# YOUR OBJECTIVE:
Read the data and repeat all of it exactly.

(Scene question records)

•••

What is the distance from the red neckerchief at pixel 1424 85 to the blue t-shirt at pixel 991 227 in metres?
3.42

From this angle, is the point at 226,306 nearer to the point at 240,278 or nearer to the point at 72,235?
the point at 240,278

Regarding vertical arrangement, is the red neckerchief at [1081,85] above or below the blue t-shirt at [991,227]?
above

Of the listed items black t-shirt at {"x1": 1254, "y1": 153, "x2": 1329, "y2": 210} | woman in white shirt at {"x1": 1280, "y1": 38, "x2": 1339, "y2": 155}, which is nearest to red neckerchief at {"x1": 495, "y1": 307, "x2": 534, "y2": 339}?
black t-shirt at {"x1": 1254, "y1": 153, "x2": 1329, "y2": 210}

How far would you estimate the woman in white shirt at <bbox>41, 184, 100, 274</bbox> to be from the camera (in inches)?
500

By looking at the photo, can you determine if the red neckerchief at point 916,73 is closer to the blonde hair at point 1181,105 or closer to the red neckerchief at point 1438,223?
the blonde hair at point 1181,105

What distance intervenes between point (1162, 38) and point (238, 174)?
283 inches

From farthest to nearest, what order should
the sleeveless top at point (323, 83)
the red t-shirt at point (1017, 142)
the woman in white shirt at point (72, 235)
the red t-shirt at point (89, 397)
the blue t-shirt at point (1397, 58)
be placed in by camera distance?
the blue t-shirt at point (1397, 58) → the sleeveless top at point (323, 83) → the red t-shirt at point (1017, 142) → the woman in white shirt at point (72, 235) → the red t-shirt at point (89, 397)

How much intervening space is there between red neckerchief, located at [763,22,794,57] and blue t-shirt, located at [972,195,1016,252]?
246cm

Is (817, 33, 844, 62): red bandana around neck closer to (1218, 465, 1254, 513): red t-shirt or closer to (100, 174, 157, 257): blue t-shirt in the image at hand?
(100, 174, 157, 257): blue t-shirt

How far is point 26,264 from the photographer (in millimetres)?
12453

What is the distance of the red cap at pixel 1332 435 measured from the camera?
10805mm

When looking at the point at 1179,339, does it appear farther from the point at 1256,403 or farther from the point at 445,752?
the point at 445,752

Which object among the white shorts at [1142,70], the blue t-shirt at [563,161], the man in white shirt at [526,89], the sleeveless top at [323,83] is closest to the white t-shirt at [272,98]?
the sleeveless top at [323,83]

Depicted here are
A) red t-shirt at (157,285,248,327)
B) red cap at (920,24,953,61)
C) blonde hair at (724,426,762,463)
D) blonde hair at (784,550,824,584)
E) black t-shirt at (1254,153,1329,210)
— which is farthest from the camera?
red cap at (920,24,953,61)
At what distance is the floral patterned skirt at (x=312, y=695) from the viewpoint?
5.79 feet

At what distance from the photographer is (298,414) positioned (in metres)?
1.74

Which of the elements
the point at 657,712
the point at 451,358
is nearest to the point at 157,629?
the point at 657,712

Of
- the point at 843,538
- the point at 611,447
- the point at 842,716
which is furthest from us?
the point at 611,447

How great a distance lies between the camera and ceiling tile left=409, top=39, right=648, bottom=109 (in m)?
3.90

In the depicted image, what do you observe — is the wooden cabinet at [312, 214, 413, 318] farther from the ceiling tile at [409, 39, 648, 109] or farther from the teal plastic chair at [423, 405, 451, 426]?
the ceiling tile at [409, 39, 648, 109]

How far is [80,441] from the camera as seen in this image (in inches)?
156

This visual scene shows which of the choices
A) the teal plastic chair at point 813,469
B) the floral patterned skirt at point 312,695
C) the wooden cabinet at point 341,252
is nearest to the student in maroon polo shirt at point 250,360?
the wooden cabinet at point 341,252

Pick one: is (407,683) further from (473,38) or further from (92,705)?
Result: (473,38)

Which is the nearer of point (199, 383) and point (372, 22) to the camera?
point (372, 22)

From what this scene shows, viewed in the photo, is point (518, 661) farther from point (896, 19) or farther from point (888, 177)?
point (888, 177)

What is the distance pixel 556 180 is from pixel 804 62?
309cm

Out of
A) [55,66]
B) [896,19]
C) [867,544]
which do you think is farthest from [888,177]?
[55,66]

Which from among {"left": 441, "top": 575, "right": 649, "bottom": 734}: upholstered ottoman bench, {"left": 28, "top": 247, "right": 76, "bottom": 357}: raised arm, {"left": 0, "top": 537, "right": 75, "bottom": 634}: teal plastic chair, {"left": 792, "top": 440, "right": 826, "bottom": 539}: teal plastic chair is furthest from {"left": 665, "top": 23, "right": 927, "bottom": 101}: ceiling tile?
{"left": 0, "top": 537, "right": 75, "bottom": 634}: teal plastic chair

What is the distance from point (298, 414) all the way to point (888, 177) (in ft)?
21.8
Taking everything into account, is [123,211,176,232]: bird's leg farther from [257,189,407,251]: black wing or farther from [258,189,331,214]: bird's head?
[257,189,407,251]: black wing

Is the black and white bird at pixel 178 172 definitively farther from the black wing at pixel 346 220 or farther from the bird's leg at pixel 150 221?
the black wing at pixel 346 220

•••

# ANSWER TO THE TASK:
What is the distance from the red neckerchief at pixel 1424 85 to the blue t-shirt at pixel 991 227 in metres?
3.42

From this angle, is the point at 226,306 nearer to the point at 240,278 or nearer to the point at 72,235?
the point at 240,278

Regarding vertical arrangement, is the red neckerchief at [1081,85] above or below the blue t-shirt at [991,227]?
above

Of the listed items black t-shirt at {"x1": 1254, "y1": 153, "x2": 1329, "y2": 210} | woman in white shirt at {"x1": 1280, "y1": 38, "x2": 1339, "y2": 155}, which is nearest to red neckerchief at {"x1": 495, "y1": 307, "x2": 534, "y2": 339}?
black t-shirt at {"x1": 1254, "y1": 153, "x2": 1329, "y2": 210}

How far would you estimate the woman in white shirt at <bbox>41, 184, 100, 274</bbox> to be from the camera (in inches)?
500

By looking at the photo, can you determine if the red neckerchief at point 916,73 is closer to the blonde hair at point 1181,105 or closer to the red neckerchief at point 1438,223?
the blonde hair at point 1181,105

What distance intervenes between point (1162, 38) and point (238, 174)?
283 inches

From farthest to nearest, what order should
the sleeveless top at point (323, 83)
the red t-shirt at point (1017, 142)
the woman in white shirt at point (72, 235)
the red t-shirt at point (89, 397)
the blue t-shirt at point (1397, 58)
be placed in by camera distance?
the blue t-shirt at point (1397, 58) → the sleeveless top at point (323, 83) → the red t-shirt at point (1017, 142) → the woman in white shirt at point (72, 235) → the red t-shirt at point (89, 397)

How much intervening space is there between red neckerchief, located at [763,22,794,57] and blue t-shirt, located at [972,195,1016,252]?
246cm

Is (817, 33, 844, 62): red bandana around neck closer to (1218, 465, 1254, 513): red t-shirt or closer to (100, 174, 157, 257): blue t-shirt in the image at hand?
(100, 174, 157, 257): blue t-shirt

How far is point 26,264 from the photographer (in millimetres)?
12453

What is the distance of the red cap at pixel 1332 435 measured from the camera?
10805mm

When looking at the point at 1179,339, does it appear farther from the point at 1256,403 or farther from the point at 445,752?
the point at 445,752

Which object among the white shorts at [1142,70], the blue t-shirt at [563,161], the man in white shirt at [526,89], the sleeveless top at [323,83] is closest to the white t-shirt at [272,98]?
the sleeveless top at [323,83]

Depicted here are
A) red t-shirt at (157,285,248,327)
B) red cap at (920,24,953,61)
C) blonde hair at (724,426,762,463)
D) blonde hair at (784,550,824,584)
E) black t-shirt at (1254,153,1329,210)
— which is farthest from the camera?
red cap at (920,24,953,61)
At what distance is the floral patterned skirt at (x=312, y=695) from the viewpoint?
5.79 feet

At what distance from the photographer is (298,414) positioned (in metres)?
1.74

Which of the elements
the point at 657,712
the point at 451,358
is nearest to the point at 157,629?
the point at 657,712

Of
- the point at 843,538
- the point at 611,447
- the point at 842,716
which is furthest from us?
the point at 611,447

How great a distance lies between the camera and ceiling tile left=409, top=39, right=648, bottom=109 (in m)?
3.90

In the depicted image, what do you observe — is the wooden cabinet at [312, 214, 413, 318] farther from the ceiling tile at [409, 39, 648, 109] or farther from the teal plastic chair at [423, 405, 451, 426]?
the ceiling tile at [409, 39, 648, 109]

How far is [80,441] from the camera as seen in this image (in inches)?
156

This visual scene shows which of the choices
A) the teal plastic chair at point 813,469
B) the floral patterned skirt at point 312,695
C) the wooden cabinet at point 341,252
is nearest to the student in maroon polo shirt at point 250,360?
the wooden cabinet at point 341,252

Pick one: is (407,683) further from (473,38) or further from (92,705)?
Result: (473,38)

Which is the nearer of point (199, 383) and point (372, 22) to the camera?
point (372, 22)

From what this scene shows, viewed in the photo, is point (518, 661) farther from point (896, 19) or farther from point (888, 177)?
point (888, 177)

What is the distance pixel 556 180 is from pixel 804 62?
309cm

Out of
A) [55,66]
B) [896,19]
C) [867,544]
which do you think is farthest from [888,177]?
[55,66]

Which from among {"left": 441, "top": 575, "right": 649, "bottom": 734}: upholstered ottoman bench, {"left": 28, "top": 247, "right": 76, "bottom": 357}: raised arm, {"left": 0, "top": 537, "right": 75, "bottom": 634}: teal plastic chair, {"left": 792, "top": 440, "right": 826, "bottom": 539}: teal plastic chair is furthest from {"left": 665, "top": 23, "right": 927, "bottom": 101}: ceiling tile?
{"left": 0, "top": 537, "right": 75, "bottom": 634}: teal plastic chair

What is the distance from point (298, 414) all the way to point (888, 177) (in ft)?
21.8
Taking everything into account, is [123,211,176,232]: bird's leg farther from [257,189,407,251]: black wing or farther from [258,189,331,214]: bird's head?
[257,189,407,251]: black wing

Is the black and white bird at pixel 178 172 definitively farther from the black wing at pixel 346 220 or farther from the bird's leg at pixel 150 221?
the black wing at pixel 346 220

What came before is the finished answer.